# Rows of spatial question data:
----------

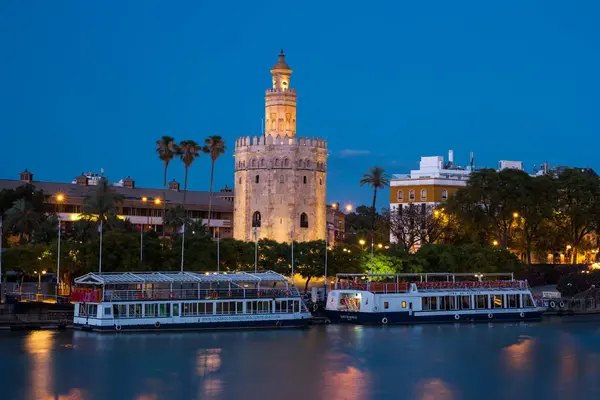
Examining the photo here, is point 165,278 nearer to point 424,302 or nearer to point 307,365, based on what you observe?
point 307,365

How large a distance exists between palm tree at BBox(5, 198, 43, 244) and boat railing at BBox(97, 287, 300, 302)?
22.8 m

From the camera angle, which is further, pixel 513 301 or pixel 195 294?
pixel 513 301

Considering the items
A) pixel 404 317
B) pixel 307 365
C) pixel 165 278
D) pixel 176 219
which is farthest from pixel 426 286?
pixel 176 219

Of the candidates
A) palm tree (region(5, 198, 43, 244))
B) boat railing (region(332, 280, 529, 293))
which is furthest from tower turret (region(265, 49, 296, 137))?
boat railing (region(332, 280, 529, 293))

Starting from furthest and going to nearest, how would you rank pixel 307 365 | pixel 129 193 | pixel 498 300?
pixel 129 193 < pixel 498 300 < pixel 307 365

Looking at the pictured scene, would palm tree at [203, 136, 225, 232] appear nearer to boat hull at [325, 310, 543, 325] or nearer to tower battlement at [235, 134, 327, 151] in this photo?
tower battlement at [235, 134, 327, 151]

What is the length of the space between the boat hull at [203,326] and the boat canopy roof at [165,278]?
7.85 feet

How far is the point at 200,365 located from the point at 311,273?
28018 mm

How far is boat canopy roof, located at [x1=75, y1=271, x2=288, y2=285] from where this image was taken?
63688mm

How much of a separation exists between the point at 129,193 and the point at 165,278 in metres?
50.3

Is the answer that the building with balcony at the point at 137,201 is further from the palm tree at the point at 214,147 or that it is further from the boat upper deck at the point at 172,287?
the boat upper deck at the point at 172,287

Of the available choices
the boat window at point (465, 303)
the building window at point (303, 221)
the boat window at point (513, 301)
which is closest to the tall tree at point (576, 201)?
the building window at point (303, 221)

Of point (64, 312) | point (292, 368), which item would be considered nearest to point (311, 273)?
point (64, 312)

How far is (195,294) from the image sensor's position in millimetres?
65875
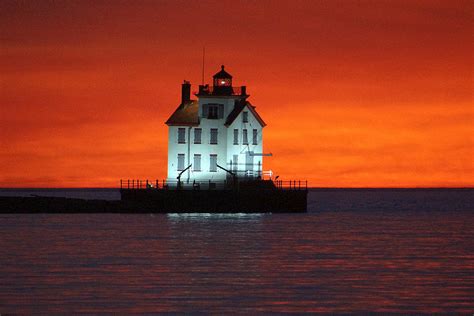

----------

Copy out the material between the line holding "How far is (195,294)" and the end of the material, inclusive, keeping the requests and shifting every distance in the answers up by 11. Leave the pictures out.

How far is (195,294) from the image sensor's position in millimetres?
65886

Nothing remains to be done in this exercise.